Why Single Accuracy Scores Mislead in Document Extraction

At Hirize, we’ve spent years building and stress-testing document extraction systems across hundreds of millions of pages. One pattern is consistent across every benchmark we run: document extraction is not a single-metric problem. It’s a multi-dimensional engineering challenge where simple averages hide catastrophic failure modes.

This post is a field guide for engineers who have lived through the grind of parsing messy PDFs, spreadsheets, scanned faxes, and multi-column filings. We’ll break down a rigorous evaluation methodology that goes beyond surface-level accuracy scores.

The Problem With Single Accuracy Scores

Most document AI discussions rely on a single number—usually accuracy or F1 on a small corpus of clean PDFs.

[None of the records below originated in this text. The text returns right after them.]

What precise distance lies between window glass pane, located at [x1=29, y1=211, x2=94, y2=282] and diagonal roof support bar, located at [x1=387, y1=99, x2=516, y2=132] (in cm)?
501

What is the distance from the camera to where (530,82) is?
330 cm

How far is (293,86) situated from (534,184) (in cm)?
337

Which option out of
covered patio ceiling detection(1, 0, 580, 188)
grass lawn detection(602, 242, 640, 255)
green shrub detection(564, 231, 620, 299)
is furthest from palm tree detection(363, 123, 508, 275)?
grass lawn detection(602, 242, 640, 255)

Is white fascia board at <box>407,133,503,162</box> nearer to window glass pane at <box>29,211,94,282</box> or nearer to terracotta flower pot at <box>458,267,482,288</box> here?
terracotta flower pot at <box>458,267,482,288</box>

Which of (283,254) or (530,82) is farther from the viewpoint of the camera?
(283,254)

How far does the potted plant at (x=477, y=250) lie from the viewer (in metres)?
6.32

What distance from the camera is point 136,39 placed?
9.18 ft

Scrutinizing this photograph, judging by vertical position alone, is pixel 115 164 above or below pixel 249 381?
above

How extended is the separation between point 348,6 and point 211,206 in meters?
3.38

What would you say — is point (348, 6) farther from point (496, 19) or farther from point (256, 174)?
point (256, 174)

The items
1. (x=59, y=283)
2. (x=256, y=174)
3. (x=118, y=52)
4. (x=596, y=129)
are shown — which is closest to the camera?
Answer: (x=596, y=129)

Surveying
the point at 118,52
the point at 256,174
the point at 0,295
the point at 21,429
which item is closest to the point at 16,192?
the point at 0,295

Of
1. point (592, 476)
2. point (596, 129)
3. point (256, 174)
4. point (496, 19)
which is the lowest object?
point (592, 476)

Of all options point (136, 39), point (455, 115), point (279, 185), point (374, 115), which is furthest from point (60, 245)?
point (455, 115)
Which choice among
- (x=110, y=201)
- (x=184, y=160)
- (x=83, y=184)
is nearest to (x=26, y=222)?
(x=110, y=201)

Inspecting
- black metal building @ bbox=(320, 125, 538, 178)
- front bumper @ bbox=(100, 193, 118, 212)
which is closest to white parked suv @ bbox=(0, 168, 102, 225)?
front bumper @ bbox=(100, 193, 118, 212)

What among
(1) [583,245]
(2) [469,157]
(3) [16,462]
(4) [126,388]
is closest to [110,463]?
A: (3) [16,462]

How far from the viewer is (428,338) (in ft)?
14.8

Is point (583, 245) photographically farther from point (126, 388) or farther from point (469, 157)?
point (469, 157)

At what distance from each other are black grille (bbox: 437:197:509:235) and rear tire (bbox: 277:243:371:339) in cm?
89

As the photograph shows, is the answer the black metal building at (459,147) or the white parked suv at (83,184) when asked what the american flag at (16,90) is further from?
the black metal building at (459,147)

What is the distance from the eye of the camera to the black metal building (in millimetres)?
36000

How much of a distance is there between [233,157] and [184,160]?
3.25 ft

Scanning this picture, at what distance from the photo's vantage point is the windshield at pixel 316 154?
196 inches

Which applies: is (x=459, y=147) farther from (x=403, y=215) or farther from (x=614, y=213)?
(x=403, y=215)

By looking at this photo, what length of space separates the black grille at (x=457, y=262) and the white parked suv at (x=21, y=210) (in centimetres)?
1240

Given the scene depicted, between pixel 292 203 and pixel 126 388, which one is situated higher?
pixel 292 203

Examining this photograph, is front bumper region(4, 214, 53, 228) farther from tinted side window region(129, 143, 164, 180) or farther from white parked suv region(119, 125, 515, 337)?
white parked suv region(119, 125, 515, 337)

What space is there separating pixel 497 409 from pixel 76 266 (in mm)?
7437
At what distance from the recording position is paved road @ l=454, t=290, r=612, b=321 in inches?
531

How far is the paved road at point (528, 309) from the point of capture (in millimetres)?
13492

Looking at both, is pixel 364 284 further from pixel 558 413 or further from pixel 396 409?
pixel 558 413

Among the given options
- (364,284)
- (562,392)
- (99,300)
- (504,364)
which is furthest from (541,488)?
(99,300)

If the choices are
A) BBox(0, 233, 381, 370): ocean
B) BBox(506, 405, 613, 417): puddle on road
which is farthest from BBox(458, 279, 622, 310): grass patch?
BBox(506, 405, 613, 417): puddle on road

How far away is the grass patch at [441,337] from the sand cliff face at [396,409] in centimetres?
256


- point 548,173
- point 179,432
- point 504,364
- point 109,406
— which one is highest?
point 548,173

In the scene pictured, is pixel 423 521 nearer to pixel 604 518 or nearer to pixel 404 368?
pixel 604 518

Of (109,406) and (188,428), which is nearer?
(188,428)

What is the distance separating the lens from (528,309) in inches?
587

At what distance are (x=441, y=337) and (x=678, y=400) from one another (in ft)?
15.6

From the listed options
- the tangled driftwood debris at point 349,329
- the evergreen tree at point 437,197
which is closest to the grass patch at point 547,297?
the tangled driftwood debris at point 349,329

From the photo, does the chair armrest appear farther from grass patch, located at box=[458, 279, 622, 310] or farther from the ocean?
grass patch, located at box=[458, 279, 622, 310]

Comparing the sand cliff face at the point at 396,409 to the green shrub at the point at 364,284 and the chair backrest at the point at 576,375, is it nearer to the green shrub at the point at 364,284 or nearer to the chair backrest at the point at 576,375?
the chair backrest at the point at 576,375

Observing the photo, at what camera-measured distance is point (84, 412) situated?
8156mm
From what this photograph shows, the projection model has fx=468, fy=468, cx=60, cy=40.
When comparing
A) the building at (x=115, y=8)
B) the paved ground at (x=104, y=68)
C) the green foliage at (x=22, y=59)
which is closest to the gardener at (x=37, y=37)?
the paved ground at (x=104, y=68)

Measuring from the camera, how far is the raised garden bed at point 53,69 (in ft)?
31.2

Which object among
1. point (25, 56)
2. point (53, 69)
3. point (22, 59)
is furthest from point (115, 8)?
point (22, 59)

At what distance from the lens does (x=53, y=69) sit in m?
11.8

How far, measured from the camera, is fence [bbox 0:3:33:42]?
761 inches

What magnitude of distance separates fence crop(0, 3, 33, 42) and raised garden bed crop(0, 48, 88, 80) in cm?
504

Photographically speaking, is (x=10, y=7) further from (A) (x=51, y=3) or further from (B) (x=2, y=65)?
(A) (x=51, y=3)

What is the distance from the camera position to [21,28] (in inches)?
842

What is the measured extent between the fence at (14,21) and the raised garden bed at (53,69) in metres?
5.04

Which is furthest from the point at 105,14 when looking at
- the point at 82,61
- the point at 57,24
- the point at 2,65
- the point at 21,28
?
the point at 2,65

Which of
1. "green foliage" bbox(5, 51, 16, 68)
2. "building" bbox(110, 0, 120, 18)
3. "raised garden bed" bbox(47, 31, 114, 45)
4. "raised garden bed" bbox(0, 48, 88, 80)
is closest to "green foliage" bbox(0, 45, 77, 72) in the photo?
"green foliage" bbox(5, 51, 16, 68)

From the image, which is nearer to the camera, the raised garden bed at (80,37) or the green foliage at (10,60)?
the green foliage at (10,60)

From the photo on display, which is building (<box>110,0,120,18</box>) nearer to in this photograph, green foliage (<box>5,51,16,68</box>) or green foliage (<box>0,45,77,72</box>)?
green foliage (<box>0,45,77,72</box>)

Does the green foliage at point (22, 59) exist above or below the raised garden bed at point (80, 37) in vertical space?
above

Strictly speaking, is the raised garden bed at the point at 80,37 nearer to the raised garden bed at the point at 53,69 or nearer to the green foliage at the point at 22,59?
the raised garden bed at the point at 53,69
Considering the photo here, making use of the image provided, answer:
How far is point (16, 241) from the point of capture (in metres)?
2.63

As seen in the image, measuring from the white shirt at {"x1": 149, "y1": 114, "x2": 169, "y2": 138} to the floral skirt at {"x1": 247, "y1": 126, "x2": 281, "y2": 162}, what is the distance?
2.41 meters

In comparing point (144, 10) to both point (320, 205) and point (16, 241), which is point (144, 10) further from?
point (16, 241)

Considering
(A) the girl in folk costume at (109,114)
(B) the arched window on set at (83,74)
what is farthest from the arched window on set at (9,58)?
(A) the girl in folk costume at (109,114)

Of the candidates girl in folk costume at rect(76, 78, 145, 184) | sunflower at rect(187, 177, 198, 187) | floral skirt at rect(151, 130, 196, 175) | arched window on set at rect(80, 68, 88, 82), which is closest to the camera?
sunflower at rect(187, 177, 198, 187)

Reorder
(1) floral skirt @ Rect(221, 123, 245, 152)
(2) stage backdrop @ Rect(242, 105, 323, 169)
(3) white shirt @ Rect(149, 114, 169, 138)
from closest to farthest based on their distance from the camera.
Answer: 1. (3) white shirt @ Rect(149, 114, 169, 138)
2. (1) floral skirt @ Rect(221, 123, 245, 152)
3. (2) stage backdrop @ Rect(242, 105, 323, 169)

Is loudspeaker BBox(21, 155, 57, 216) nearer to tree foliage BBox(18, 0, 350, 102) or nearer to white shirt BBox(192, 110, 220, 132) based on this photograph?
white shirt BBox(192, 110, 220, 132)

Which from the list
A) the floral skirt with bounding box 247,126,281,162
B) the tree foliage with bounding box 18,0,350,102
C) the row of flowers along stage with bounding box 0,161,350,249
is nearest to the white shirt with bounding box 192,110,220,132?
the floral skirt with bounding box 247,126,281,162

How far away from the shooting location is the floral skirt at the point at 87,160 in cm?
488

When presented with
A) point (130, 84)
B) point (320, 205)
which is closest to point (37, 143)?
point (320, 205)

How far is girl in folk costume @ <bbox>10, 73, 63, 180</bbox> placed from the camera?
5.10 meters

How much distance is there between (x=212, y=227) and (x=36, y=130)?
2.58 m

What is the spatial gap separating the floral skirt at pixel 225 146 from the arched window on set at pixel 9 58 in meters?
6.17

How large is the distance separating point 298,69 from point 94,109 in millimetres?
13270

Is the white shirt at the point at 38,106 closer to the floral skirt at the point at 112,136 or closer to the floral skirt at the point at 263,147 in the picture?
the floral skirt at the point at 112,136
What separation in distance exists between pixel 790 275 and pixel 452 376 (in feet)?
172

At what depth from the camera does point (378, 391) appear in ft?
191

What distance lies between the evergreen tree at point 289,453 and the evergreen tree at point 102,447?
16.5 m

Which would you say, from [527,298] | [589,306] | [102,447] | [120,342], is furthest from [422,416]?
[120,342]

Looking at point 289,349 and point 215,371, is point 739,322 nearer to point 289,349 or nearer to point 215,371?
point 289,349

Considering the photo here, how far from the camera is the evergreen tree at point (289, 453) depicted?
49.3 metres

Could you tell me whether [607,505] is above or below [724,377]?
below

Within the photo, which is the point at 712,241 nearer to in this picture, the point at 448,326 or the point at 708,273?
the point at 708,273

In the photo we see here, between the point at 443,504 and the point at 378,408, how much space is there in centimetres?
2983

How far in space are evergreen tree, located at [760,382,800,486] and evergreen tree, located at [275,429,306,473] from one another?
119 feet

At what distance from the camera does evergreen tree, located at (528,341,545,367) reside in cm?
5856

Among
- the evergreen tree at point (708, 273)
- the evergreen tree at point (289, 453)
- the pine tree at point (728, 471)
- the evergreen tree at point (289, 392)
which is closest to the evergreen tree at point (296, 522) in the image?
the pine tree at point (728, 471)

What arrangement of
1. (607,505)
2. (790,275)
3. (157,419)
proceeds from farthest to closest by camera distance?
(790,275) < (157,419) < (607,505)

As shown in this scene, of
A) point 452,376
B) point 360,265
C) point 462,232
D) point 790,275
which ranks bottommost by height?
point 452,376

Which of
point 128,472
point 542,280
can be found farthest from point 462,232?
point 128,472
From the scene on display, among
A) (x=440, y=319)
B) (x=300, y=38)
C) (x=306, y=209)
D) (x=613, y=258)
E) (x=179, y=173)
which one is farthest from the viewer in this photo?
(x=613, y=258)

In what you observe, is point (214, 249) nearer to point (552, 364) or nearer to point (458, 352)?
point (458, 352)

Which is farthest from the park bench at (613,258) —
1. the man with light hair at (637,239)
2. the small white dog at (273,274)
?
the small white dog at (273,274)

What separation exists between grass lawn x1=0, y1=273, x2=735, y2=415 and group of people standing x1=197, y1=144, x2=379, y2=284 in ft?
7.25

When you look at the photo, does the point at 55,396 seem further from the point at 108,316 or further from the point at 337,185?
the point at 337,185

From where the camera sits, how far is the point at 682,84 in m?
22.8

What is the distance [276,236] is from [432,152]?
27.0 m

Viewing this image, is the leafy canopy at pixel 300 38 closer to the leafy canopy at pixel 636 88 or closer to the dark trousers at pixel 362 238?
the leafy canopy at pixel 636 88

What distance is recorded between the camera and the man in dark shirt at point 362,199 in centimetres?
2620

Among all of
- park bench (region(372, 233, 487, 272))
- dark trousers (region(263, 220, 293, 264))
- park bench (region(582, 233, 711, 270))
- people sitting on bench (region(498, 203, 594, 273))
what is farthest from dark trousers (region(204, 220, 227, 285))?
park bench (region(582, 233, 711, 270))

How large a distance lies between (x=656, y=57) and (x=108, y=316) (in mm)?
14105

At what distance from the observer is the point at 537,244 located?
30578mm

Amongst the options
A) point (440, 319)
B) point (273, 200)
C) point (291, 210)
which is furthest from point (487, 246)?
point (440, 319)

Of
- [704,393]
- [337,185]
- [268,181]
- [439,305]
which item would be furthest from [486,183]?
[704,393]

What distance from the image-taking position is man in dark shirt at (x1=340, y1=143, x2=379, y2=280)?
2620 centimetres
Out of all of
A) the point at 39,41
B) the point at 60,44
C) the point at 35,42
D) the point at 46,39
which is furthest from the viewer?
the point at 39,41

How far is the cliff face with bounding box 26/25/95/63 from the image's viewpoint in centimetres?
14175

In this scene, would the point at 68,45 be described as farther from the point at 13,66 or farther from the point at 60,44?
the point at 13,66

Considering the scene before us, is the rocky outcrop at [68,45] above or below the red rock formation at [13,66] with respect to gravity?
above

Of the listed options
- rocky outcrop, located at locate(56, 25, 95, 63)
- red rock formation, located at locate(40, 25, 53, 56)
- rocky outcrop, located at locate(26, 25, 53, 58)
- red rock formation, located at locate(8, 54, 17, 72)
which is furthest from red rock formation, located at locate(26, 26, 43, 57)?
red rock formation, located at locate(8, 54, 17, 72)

That’s comfortable for comparison, but it ignores four independent axes of failure that each make extraction outputs unusable in production:

Character recognition errors at the glyph level
Layout interpretation errors including reading order and section boundaries
Structure loss in tables, lists, outlines, and nested hierarchies
Semantic corruption from model normalization, substitution, or hallucination

If any one of these fails, the entire document pipeline fails.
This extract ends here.